The U.S. Commerce Department’s Office of the Inspector General released a report on Thursday finding no evidence to support allegations the monthly employment data was manipulated in the months leading up to the 2012 election.
The allegations first came to light last November, after the New York Post published a story purporting that Census Bureau employees conducting the household survey (the one that determines the unemployment rate) were pressured by higher-ups to fudge surveys to fill in data gaps when they could not get adequate response rates.
The Post story alleged it was ramped up during President Barack Obama’s re-election campaign, when the unemployment rate dropped to 7.8% in September from 8.1% in August. At the time, the September report had former GE CEO Jack Welch and others alleging a conspiracy.
But the independent probe, which was launched in the wake of the New York Post’s story, found no evidence to support those allegations. The Office of Inspector General said in its report that it “exhaustively investigated these allegations and found them to be unsubstantiated.”
“However, during our review, we identified several areas where the Census Bureau could implement policies and improve processes to better prevent survey data falsification,” the office said in its report.
The report said it is theoretically possible, though highly unlikely, that Census Bureau employees could conspire to reduce the unemployment rate by 0.3 percentage points in a single month.
On average, according to the report, a single field representative surveys about 30 respondents each month to determine their employment status. Since the unemployment rate at the time was 8.1%, roughly 2.4 out of those 30 were unemployed.

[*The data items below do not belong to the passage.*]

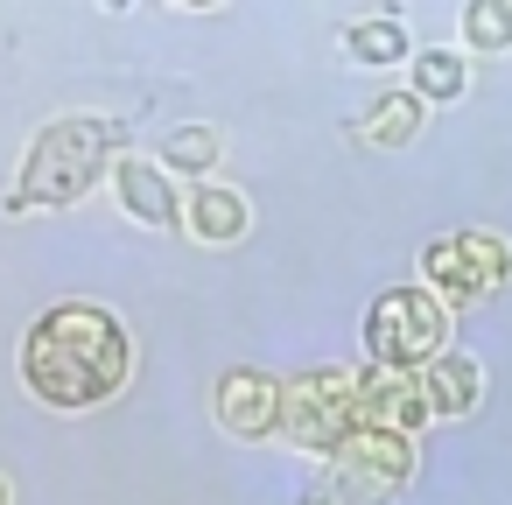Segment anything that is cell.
Wrapping results in <instances>:
<instances>
[{
	"instance_id": "cell-8",
	"label": "cell",
	"mask_w": 512,
	"mask_h": 505,
	"mask_svg": "<svg viewBox=\"0 0 512 505\" xmlns=\"http://www.w3.org/2000/svg\"><path fill=\"white\" fill-rule=\"evenodd\" d=\"M218 421L232 428V435H281V379H267V372H253V365H239V372H225L218 379Z\"/></svg>"
},
{
	"instance_id": "cell-1",
	"label": "cell",
	"mask_w": 512,
	"mask_h": 505,
	"mask_svg": "<svg viewBox=\"0 0 512 505\" xmlns=\"http://www.w3.org/2000/svg\"><path fill=\"white\" fill-rule=\"evenodd\" d=\"M127 365H134L127 330H120V316L99 309V302H64V309H50V316L29 330V344H22V379H29V393L50 400V407H99V400H113V393L127 386Z\"/></svg>"
},
{
	"instance_id": "cell-6",
	"label": "cell",
	"mask_w": 512,
	"mask_h": 505,
	"mask_svg": "<svg viewBox=\"0 0 512 505\" xmlns=\"http://www.w3.org/2000/svg\"><path fill=\"white\" fill-rule=\"evenodd\" d=\"M414 477V442L379 435V428H351L344 449L330 456V491L344 505H393Z\"/></svg>"
},
{
	"instance_id": "cell-16",
	"label": "cell",
	"mask_w": 512,
	"mask_h": 505,
	"mask_svg": "<svg viewBox=\"0 0 512 505\" xmlns=\"http://www.w3.org/2000/svg\"><path fill=\"white\" fill-rule=\"evenodd\" d=\"M351 57L358 64H400L407 57V29L400 22H358L351 29Z\"/></svg>"
},
{
	"instance_id": "cell-13",
	"label": "cell",
	"mask_w": 512,
	"mask_h": 505,
	"mask_svg": "<svg viewBox=\"0 0 512 505\" xmlns=\"http://www.w3.org/2000/svg\"><path fill=\"white\" fill-rule=\"evenodd\" d=\"M421 113H428V106H421L414 92H386V99L358 120V134H365L372 148H407V141L421 134Z\"/></svg>"
},
{
	"instance_id": "cell-14",
	"label": "cell",
	"mask_w": 512,
	"mask_h": 505,
	"mask_svg": "<svg viewBox=\"0 0 512 505\" xmlns=\"http://www.w3.org/2000/svg\"><path fill=\"white\" fill-rule=\"evenodd\" d=\"M463 50H512V0H470L463 8Z\"/></svg>"
},
{
	"instance_id": "cell-15",
	"label": "cell",
	"mask_w": 512,
	"mask_h": 505,
	"mask_svg": "<svg viewBox=\"0 0 512 505\" xmlns=\"http://www.w3.org/2000/svg\"><path fill=\"white\" fill-rule=\"evenodd\" d=\"M162 162L183 169V176H204V169L218 162V134H211V127H176V134L162 141Z\"/></svg>"
},
{
	"instance_id": "cell-7",
	"label": "cell",
	"mask_w": 512,
	"mask_h": 505,
	"mask_svg": "<svg viewBox=\"0 0 512 505\" xmlns=\"http://www.w3.org/2000/svg\"><path fill=\"white\" fill-rule=\"evenodd\" d=\"M428 421H435V414H428L421 372H379V365L358 372V428H379V435L414 442Z\"/></svg>"
},
{
	"instance_id": "cell-11",
	"label": "cell",
	"mask_w": 512,
	"mask_h": 505,
	"mask_svg": "<svg viewBox=\"0 0 512 505\" xmlns=\"http://www.w3.org/2000/svg\"><path fill=\"white\" fill-rule=\"evenodd\" d=\"M246 218H253V211H246V197H239V190H225V183H204V190L190 197V211H183V225H190L204 246H232V239L246 232Z\"/></svg>"
},
{
	"instance_id": "cell-18",
	"label": "cell",
	"mask_w": 512,
	"mask_h": 505,
	"mask_svg": "<svg viewBox=\"0 0 512 505\" xmlns=\"http://www.w3.org/2000/svg\"><path fill=\"white\" fill-rule=\"evenodd\" d=\"M0 505H8V477H0Z\"/></svg>"
},
{
	"instance_id": "cell-3",
	"label": "cell",
	"mask_w": 512,
	"mask_h": 505,
	"mask_svg": "<svg viewBox=\"0 0 512 505\" xmlns=\"http://www.w3.org/2000/svg\"><path fill=\"white\" fill-rule=\"evenodd\" d=\"M358 428V372L344 365H316L281 379V435L309 456H337L344 435Z\"/></svg>"
},
{
	"instance_id": "cell-10",
	"label": "cell",
	"mask_w": 512,
	"mask_h": 505,
	"mask_svg": "<svg viewBox=\"0 0 512 505\" xmlns=\"http://www.w3.org/2000/svg\"><path fill=\"white\" fill-rule=\"evenodd\" d=\"M113 190H120V204H127L141 225H176V218H183L169 176H162L155 162H141V155H120V162H113Z\"/></svg>"
},
{
	"instance_id": "cell-4",
	"label": "cell",
	"mask_w": 512,
	"mask_h": 505,
	"mask_svg": "<svg viewBox=\"0 0 512 505\" xmlns=\"http://www.w3.org/2000/svg\"><path fill=\"white\" fill-rule=\"evenodd\" d=\"M113 148V127H92V120H71V127H50L36 148H29V176H22V204H71L78 190L99 183V155Z\"/></svg>"
},
{
	"instance_id": "cell-12",
	"label": "cell",
	"mask_w": 512,
	"mask_h": 505,
	"mask_svg": "<svg viewBox=\"0 0 512 505\" xmlns=\"http://www.w3.org/2000/svg\"><path fill=\"white\" fill-rule=\"evenodd\" d=\"M463 85H470L463 50H414V99L421 106H456Z\"/></svg>"
},
{
	"instance_id": "cell-9",
	"label": "cell",
	"mask_w": 512,
	"mask_h": 505,
	"mask_svg": "<svg viewBox=\"0 0 512 505\" xmlns=\"http://www.w3.org/2000/svg\"><path fill=\"white\" fill-rule=\"evenodd\" d=\"M421 393H428V414H435V421H456V414H470V407L484 400V372H477L470 351L449 344V351L421 372Z\"/></svg>"
},
{
	"instance_id": "cell-17",
	"label": "cell",
	"mask_w": 512,
	"mask_h": 505,
	"mask_svg": "<svg viewBox=\"0 0 512 505\" xmlns=\"http://www.w3.org/2000/svg\"><path fill=\"white\" fill-rule=\"evenodd\" d=\"M295 505H344V498H337V491H302Z\"/></svg>"
},
{
	"instance_id": "cell-5",
	"label": "cell",
	"mask_w": 512,
	"mask_h": 505,
	"mask_svg": "<svg viewBox=\"0 0 512 505\" xmlns=\"http://www.w3.org/2000/svg\"><path fill=\"white\" fill-rule=\"evenodd\" d=\"M505 274H512V246H505L498 232H449V239H435V246L421 253V288L442 295L449 309L498 295Z\"/></svg>"
},
{
	"instance_id": "cell-2",
	"label": "cell",
	"mask_w": 512,
	"mask_h": 505,
	"mask_svg": "<svg viewBox=\"0 0 512 505\" xmlns=\"http://www.w3.org/2000/svg\"><path fill=\"white\" fill-rule=\"evenodd\" d=\"M365 351L379 372H428L449 351V302L414 288H386L365 316Z\"/></svg>"
}]
</instances>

That means, to change the unemployment rate by just 0.1%, a group of field representatives would need to change 63 people from unemployed to employed. It would take 27 field representatives changing all of their unemployed to employed to accomplish this, meaning the 27 field representatives would have a perfect rate of employed.
The Inspector General’s office determined it would take a more widespread effort to complete the 0.3% manipulation in a single month. According to the report, about 78 field representatives would have had to participate in the scheme.
The report did find evidence of some falsification from the Philadelphia office, but it was “not atypical.” Of the approximately 1,200 field representative working out of the Philadelphia region, a Census Bureau process determined that 14 falsified data. This would not be enough, however, to substantially affect survey.
“To further reduce the risk for survey data falsification, supervisors should scrutinize workloads and staffing levels to avoid assigning atypically large workloads to field representatives,” the Inspector General’s office concluded in its report.